O Presidente da CNI defendeu ainda a reforma da Lei de Recuperação Judicial e Falências para que a legislação possa, de fato, oferecer condições ao retorno das atividades das empresas em dificuldades. Criar um ambiente de maior segurança jurídica, no seu entender, também será fundamental para a captação dos investimentos necessários à retomada. “Os investidores brasileiros vão estar com poucos recursos e em uma situação de estrema dificuldade. (…) Por outro lado, os investidores estrangeiros, que ainda têm muitos fundos, buscando boas oportunidades de negócios, quando olham o Brasil percebem que temos muita insegurança jurídica. É o grande problema dos investimentos no Brasil, algo que extrapola qualquer possibilidade de aumento da atividade industrial”, afirmou Robson Andrade.

Saída pelo crescimento – Armando Monteiro Neto, que foi presidente da CNI por dois mandatos consecutivos, disse ver o cenário das empresas nacionais com imensa preocupação. Para ele, a situação se agrava pela alta relação da dívida interna sobre o Produto Interno Bruto, pela rigidez dos gastos públicos e pela já elevada carga tributária, que impede a superação da crise por meio da criação de novos impostos.

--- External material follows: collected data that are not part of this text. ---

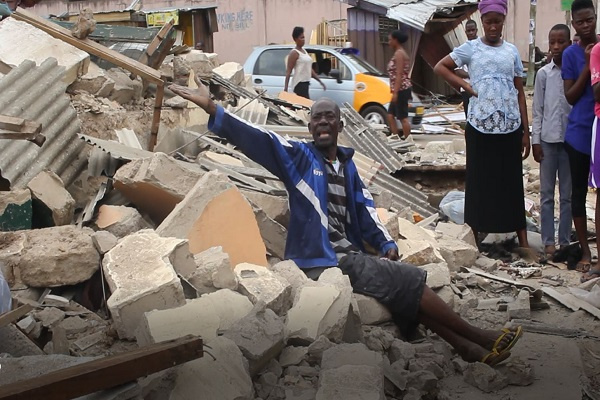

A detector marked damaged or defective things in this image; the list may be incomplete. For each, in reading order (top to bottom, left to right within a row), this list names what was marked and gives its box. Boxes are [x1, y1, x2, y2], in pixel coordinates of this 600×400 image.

broken concrete slab [0, 18, 89, 85]
broken roofing sheet [0, 58, 88, 190]
broken concrete slab [0, 190, 31, 233]
broken concrete slab [26, 170, 75, 227]
broken concrete slab [18, 225, 99, 288]
broken concrete slab [91, 230, 118, 255]
broken concrete slab [96, 206, 152, 238]
broken concrete slab [102, 230, 188, 340]
broken concrete slab [113, 153, 205, 223]
broken concrete slab [157, 170, 268, 268]
broken concrete slab [192, 247, 239, 294]
broken concrete slab [234, 262, 290, 316]
broken concrete slab [354, 294, 392, 324]
broken concrete slab [398, 241, 446, 266]
broken concrete slab [420, 260, 448, 290]
broken concrete slab [436, 238, 478, 272]
broken timber [0, 336, 204, 398]
broken concrete slab [169, 336, 253, 398]
broken concrete slab [221, 304, 284, 376]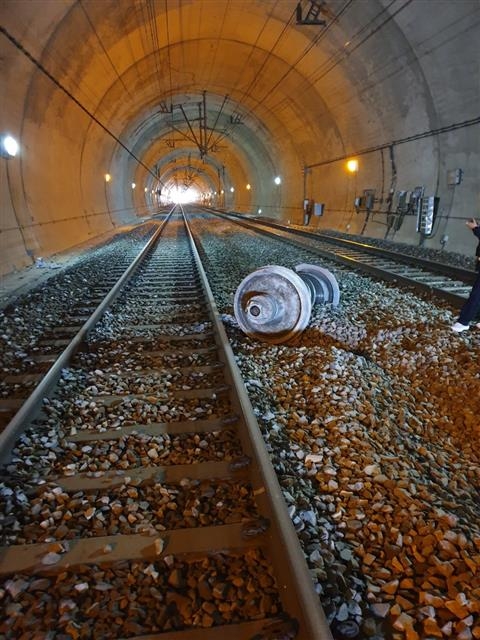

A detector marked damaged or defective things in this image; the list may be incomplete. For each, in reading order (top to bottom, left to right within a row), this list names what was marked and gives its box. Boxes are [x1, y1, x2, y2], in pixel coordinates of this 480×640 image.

detached wheel on ballast [234, 264, 314, 344]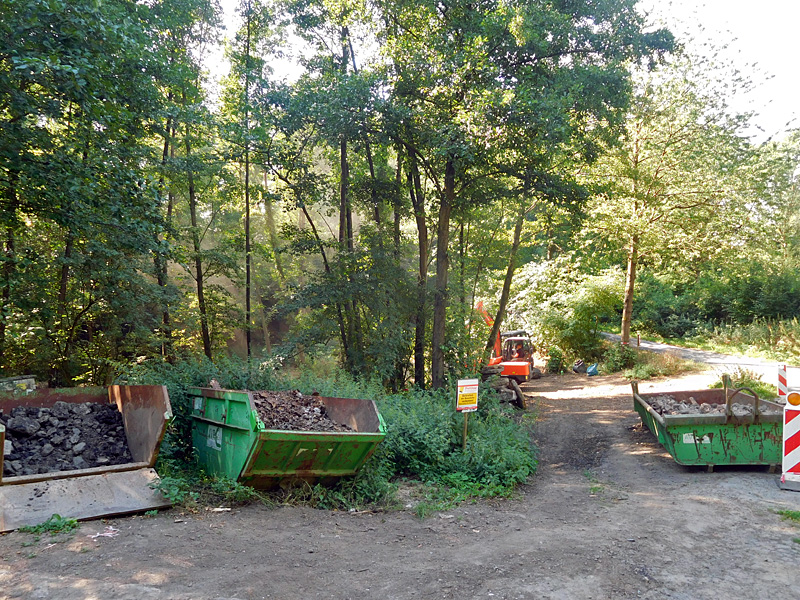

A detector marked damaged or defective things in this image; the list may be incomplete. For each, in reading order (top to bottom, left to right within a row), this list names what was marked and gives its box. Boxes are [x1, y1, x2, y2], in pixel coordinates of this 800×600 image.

rusty green dumpster [189, 390, 386, 488]
rusty green dumpster [632, 382, 780, 472]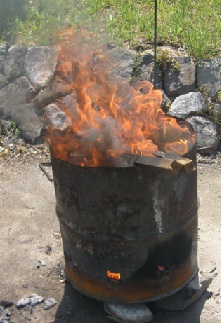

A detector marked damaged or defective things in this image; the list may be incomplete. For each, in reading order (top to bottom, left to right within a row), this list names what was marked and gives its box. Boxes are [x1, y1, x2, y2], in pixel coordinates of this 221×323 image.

rusty metal barrel [51, 147, 198, 304]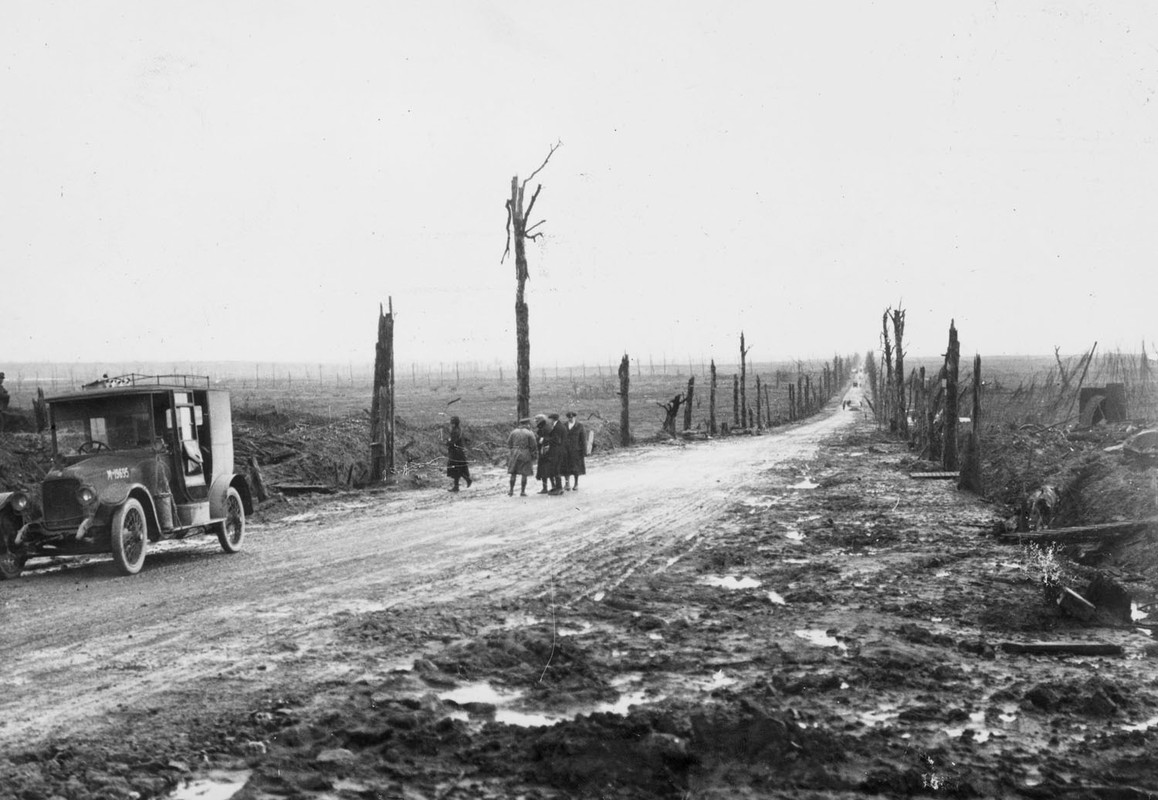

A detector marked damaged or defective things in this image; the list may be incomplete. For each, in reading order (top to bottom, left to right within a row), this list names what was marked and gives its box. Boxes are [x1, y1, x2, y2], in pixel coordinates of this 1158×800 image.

war-damaged terrain [2, 384, 1158, 796]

“A saída virá do crescimento, pela ampliação das receitas tributárias e pela elevação dos níveis de investimento na economia brasileira. O Poder Judiciário tem um papel fundamental porque nessa saída da crise o Brasil precisará criticamente dos investidores externos privados. Na área de infraestrutura o País tem uma infinidade de projetos que são atrativos dada as características do nosso mercado. Essa atratividade natural, tendo em vista as dimensões da economia brasileira, vai exigir fundamentalmente segurança jurídica e um ambiente macroeconômico equilibrado”, avaliou Monteiro Neto.

Respeito à boa fé – Para o ex-presidente da OAB Marcus Vinícius Furtado Coêlho a contribuição da advocacia à retomada será acelerar a mudança cultural que exige do advogado o estímulo à negociação e à conciliação. Nesse sentido, ele cobrou que as decisões do Judiciário prestigiem de forma mais clara os acordos. “Percebemos que ainda existem discussões sobre a validade dos acordos coletivos entre sindicatos de trabalhadores e empregadores. Ora, se a Constituição da República prevê o acordo coletivo de trabalho como uma saída e se nós queremos construir a cultura da conciliação, como ainda temos essa discussão?”, exemplificou Coêlho.

Para ele, é preciso constituir um sistema em que os profissionais do Direito e os jurisdicionados saibam de antemão qual será o Direito a ser aplicado. “É preciso haver esse recado pedagógico ao jurisdicionado, de que se ele se comportar de acordo com as leis do País e de acordo com a interpretação das leis do País dada pelos tribunais naquele momento, sua boa fé terá que ser respeitada. Essa é a segurança jurídica que se busca”, finalizou o constitucionalista.

Vocação nacional – “É nas crises que produzimos as melhores soluções. Mesmo nos momentos mais difíceis, no caso do Judiciário e do setor privado, nos adaptamos rapidamente e continuamos a produzir. Todo mundo se readaptou na medida das dificuldades e conseguimos conduzir até aqui com a perspectiva de melhores momentos, a partir da adequação das políticas públicas e privadas, para que nós possamos retomar a vocação brasileira de produzir e ascender, como sempre fizemos e vamos continuar fazendo”, disse o Ministro Luis Felipe Salomão, fechando o evento com uma nota de esperança.